### Scene question listing
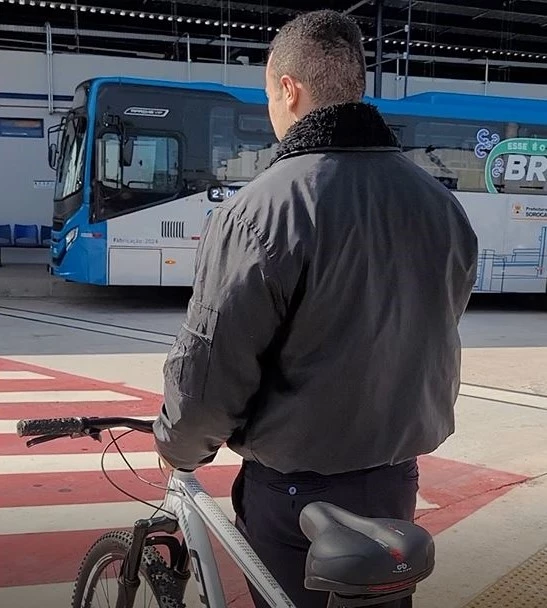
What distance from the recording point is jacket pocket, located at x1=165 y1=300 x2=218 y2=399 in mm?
1625

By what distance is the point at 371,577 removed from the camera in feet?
4.61

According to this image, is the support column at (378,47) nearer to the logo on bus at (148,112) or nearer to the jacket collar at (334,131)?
the logo on bus at (148,112)

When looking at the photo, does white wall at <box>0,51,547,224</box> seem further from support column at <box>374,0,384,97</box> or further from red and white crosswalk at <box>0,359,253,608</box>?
red and white crosswalk at <box>0,359,253,608</box>

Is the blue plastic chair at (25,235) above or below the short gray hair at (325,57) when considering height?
below

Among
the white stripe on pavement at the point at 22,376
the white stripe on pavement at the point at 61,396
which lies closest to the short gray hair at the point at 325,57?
the white stripe on pavement at the point at 61,396

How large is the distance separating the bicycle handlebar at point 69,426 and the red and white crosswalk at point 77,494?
40.2 inches

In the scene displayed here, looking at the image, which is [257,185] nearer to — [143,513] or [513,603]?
[513,603]

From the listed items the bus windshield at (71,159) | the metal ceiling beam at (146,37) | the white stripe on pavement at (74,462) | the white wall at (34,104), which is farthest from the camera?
the metal ceiling beam at (146,37)

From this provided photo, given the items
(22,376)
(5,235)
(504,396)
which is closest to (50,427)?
(22,376)

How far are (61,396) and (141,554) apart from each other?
4818 mm

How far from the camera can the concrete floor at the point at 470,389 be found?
3.82 meters

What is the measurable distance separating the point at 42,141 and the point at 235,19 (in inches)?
254

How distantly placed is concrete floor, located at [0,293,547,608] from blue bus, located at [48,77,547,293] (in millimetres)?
1081

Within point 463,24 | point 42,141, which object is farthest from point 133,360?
point 463,24
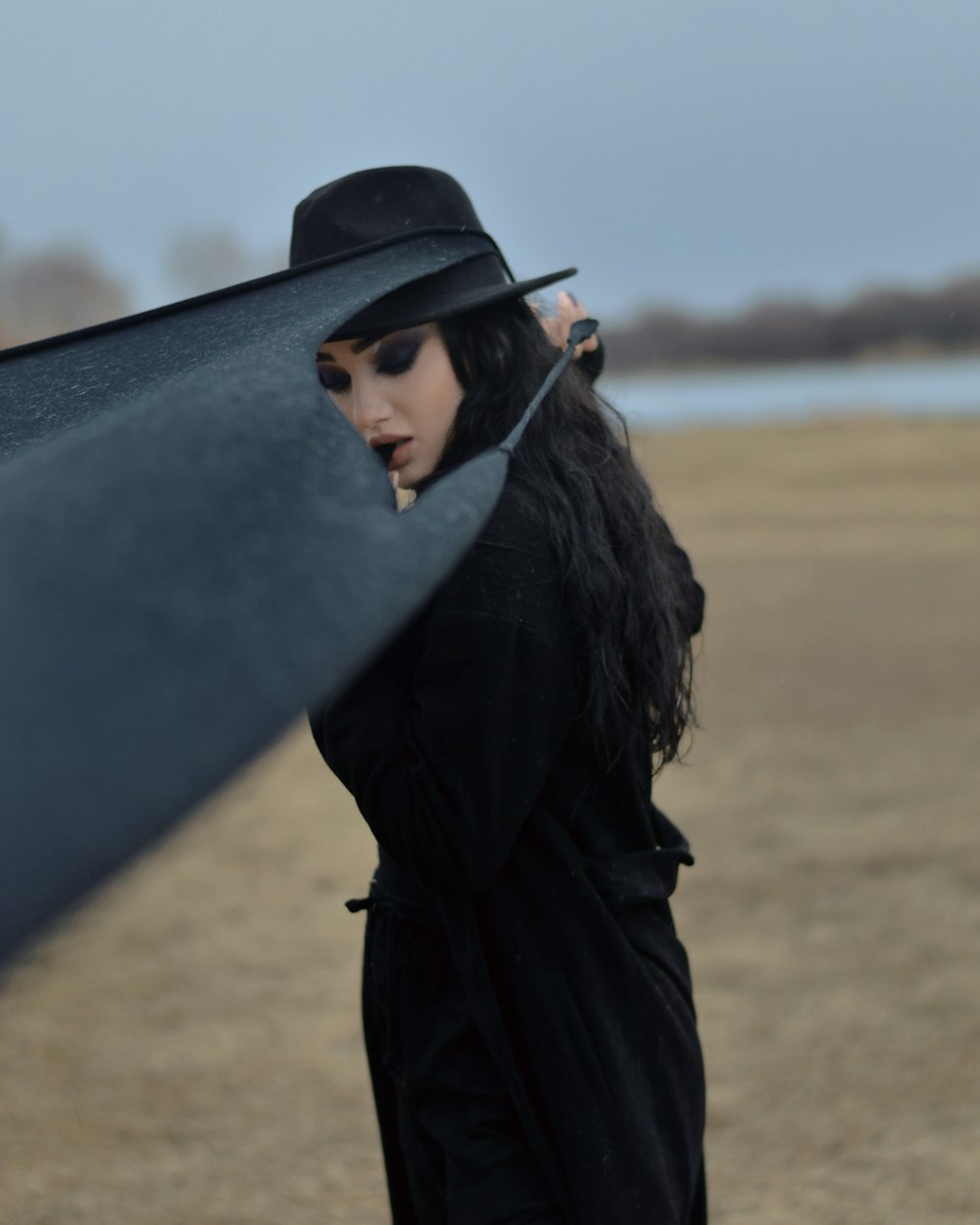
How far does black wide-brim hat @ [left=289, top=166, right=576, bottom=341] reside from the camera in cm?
155

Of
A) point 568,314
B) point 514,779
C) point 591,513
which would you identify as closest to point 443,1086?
point 514,779

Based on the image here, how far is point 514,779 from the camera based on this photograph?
145cm

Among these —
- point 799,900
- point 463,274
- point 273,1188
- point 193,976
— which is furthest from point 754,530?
point 463,274

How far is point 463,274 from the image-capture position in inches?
62.5

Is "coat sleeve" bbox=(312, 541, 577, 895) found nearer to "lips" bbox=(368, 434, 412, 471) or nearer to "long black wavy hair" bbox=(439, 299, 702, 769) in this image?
"long black wavy hair" bbox=(439, 299, 702, 769)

### TASK TO COMPLETE
Write out the listing word for word, from the line with "How large is" through the end of the listing, and leave the pictures out.

### SOLUTION FOR THIS TASK
How large is the distance separating the bicycle handlebar at point 69,426 and the red and white crosswalk at point 77,494?
40.2 inches

In the scene displayed here, looking at the image, which is [257,185] nearer to — [143,513] or [513,603]?
[513,603]

From the listed items the bus windshield at (71,159) | the metal ceiling beam at (146,37) | the white stripe on pavement at (74,462) | the white wall at (34,104), which is farthest from the camera?
the metal ceiling beam at (146,37)

From this provided photo, given the items
(22,376)
(5,235)
(504,396)
which is closest to (50,427)?
(22,376)

How far are (61,396) and (141,554) apart from each other?
4818 mm

How far from the camera can the concrete floor at the point at 470,389 be found?
3.82 meters

What is the measurable distance separating the point at 42,141 and the point at 235,19 (in inches)?
254

How distantly placed is concrete floor, located at [0,293,547,608] from blue bus, located at [48,77,547,293] (in millimetres)?
1081

Within point 463,24 | point 42,141, which object is farthest from point 133,360?
point 463,24
How far does black wide-brim hat @ [left=289, top=166, right=576, bottom=341] reside from the camera in cm?
155

Of
A) point 568,314
B) point 514,779
C) point 591,513
which would you identify as closest to point 443,1086?
point 514,779

Based on the image here, how far is point 514,779 from the camera based on this photograph?
145cm

Among these —
- point 799,900
- point 463,274
- point 273,1188
- point 193,976
— which is furthest from point 754,530?
point 463,274

How far is point 463,274 from the image-capture position in inches?
62.5

Is "coat sleeve" bbox=(312, 541, 577, 895) found nearer to "lips" bbox=(368, 434, 412, 471) or nearer to "long black wavy hair" bbox=(439, 299, 702, 769) in this image?
"long black wavy hair" bbox=(439, 299, 702, 769)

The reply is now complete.